I live in Florida (aka the land of sink holes). Due to the flat nature of my area, it is common place for housing developments (and any developments really) to dig large drainage areas to give water a place to go other than the newly constructed buildings. In the case of my neighborhood that means that a large depression was dug to drain water from the land where all the surrounding houses were built. The drainage area is roughly square, probably 50 meters by 50 meters in size, and about 4-5 feet deep (I'm pretty sure this is a common practice, even in less-flat areas). In our case houses are built surrounding it in a big "block", and my house backs up to it.

» Input data
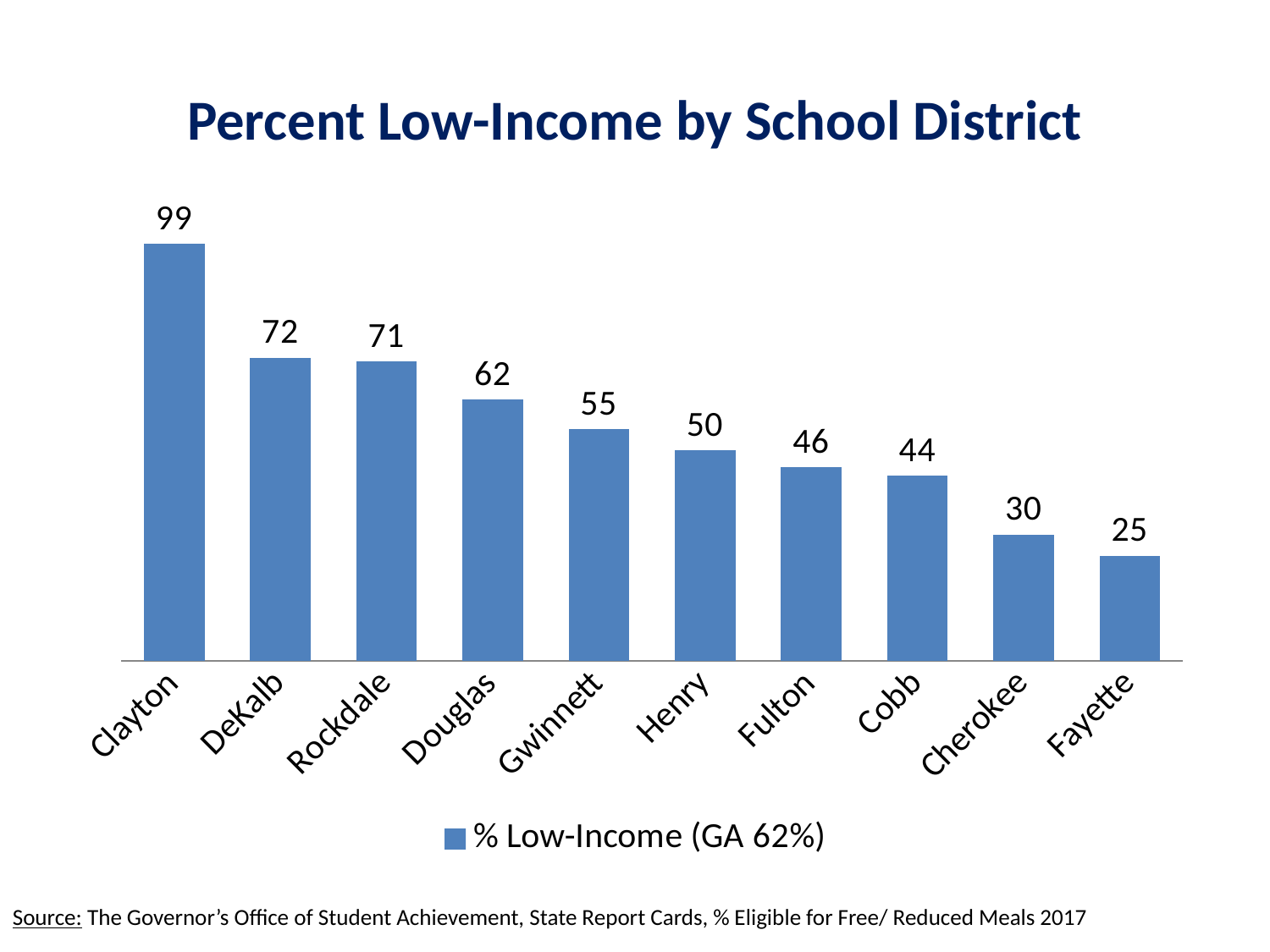
What is the percent low-income value for Clayton? 99 What kind of chart is shown on the slide? Bar chart What is the percent low-income value for Cherokee? 30 How many series does the legend list? 1 Which school district has the lowest percent low-income? Fayette Which has a larger percent low-income, Henry or Cobb? Henry What is the difference between the values for Clayton and Fayette? 74 What is the percent low-income value for Gwinnett? 55 What is the title of the chart? Percent Low-Income by School District What is the difference between the values for DeKalb and Douglas? 10 How many school districts are shown in the chart? 10 Which school district has the highest percent low-income? Clayton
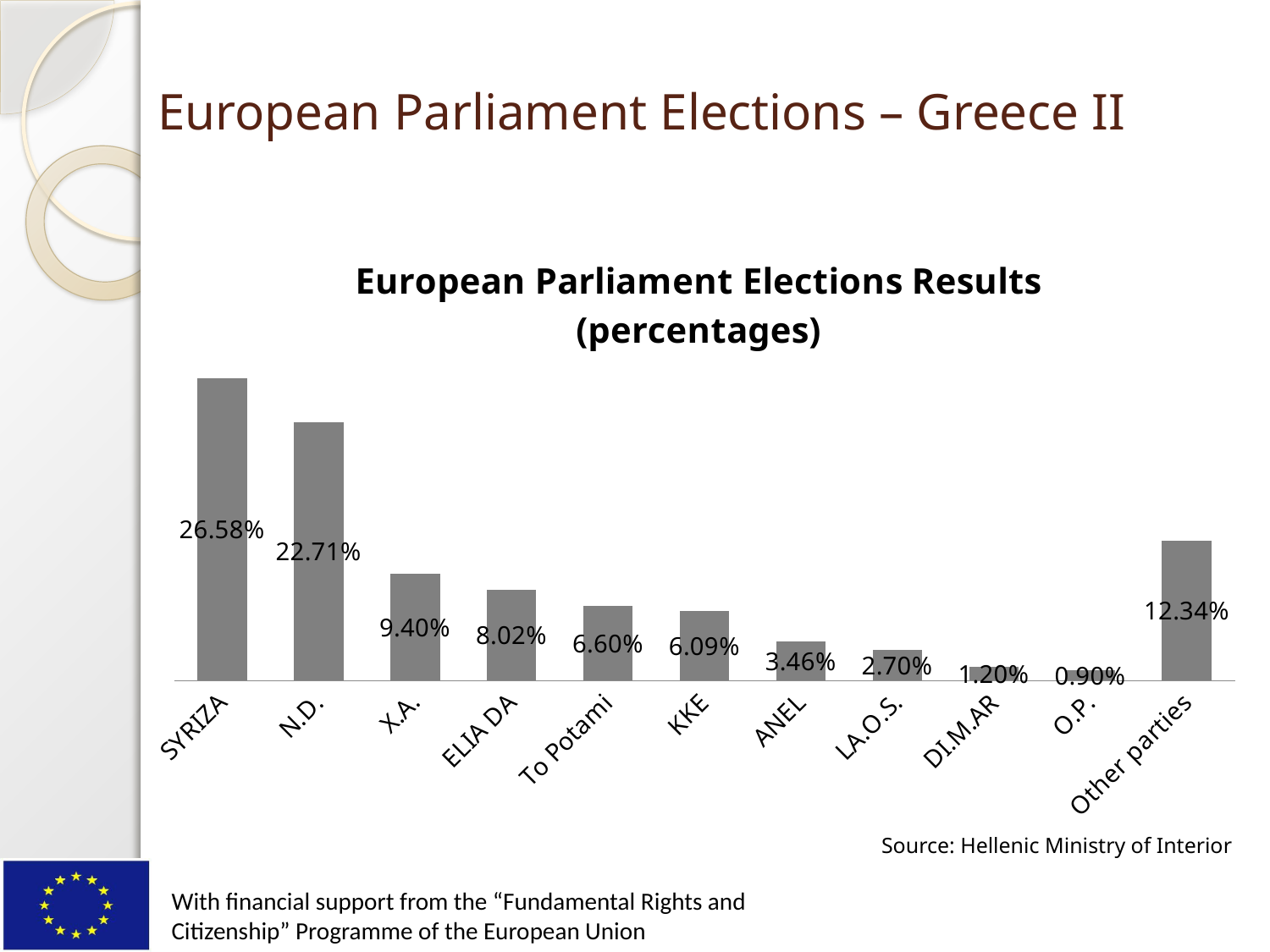
How many categories are shown on the x axis of the chart? 11 What percentage is shown for N.D.? 22.71% What percentage is shown for To Potami? 6.60% What percentage did SYRIZA receive in the European Parliament Elections Results chart? 26.58% Do the values generally rise or fall from SYRIZA to O.P. along the x axis? Fall What source is cited for the chart data? Hellenic Ministry of Interior Which has a higher percentage, KKE or ANEL? KKE What kind of chart is shown on the slide? Bar chart Which party has the highest percentage in the chart? SYRIZA What is the difference in percentage points between SYRIZA and N.D.? 3.87 Which category has the lowest percentage in the chart? O.P. What percentage is shown for Other parties? 12.34%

» Written task
Extend the Florida account of the neighborhood drainage area, picking up right after its final sentence.

» Exercise answer
It's covered in grass and well maintained, so I take my kids back there to run around semi-regularly. We bought our house about 6 months ago, and about 3 months ago a large sink hole opened up in this drainage area. Large in this case means that it is probably 2 meters deep at the deepest point and has an overall diameter of about 5 meters. It's on the other side of the drainage area so it isn't right next to my house, but it's certainly not far. We also recently found a second (and much smaller) hole - approximately 20 centimeters in diameter and 20 centimeters deep. This small one is much closer to my back yard.

Of course I'm definitely interested in this sink hole as it pertains to my house (aka does this imply that this area may be prone to sink holes), but I'm also curious about these things generally. To keep it to a simple question, I'm wondering if this is a sink hole that opened up like all other sink holes in Florida - aka a collapsed underground hole/cave that just happened to miss all the surrounding houses? Or is it possible that this is a local affect, aka something about these drainage areas can lead to sink hole formation, implying no immediate concern to the surrounding houses? I realize this is probably not an answerable question for my specific sink hole, but I thought people here might have some insight into whether or not drainage areas might cause their own sink holes.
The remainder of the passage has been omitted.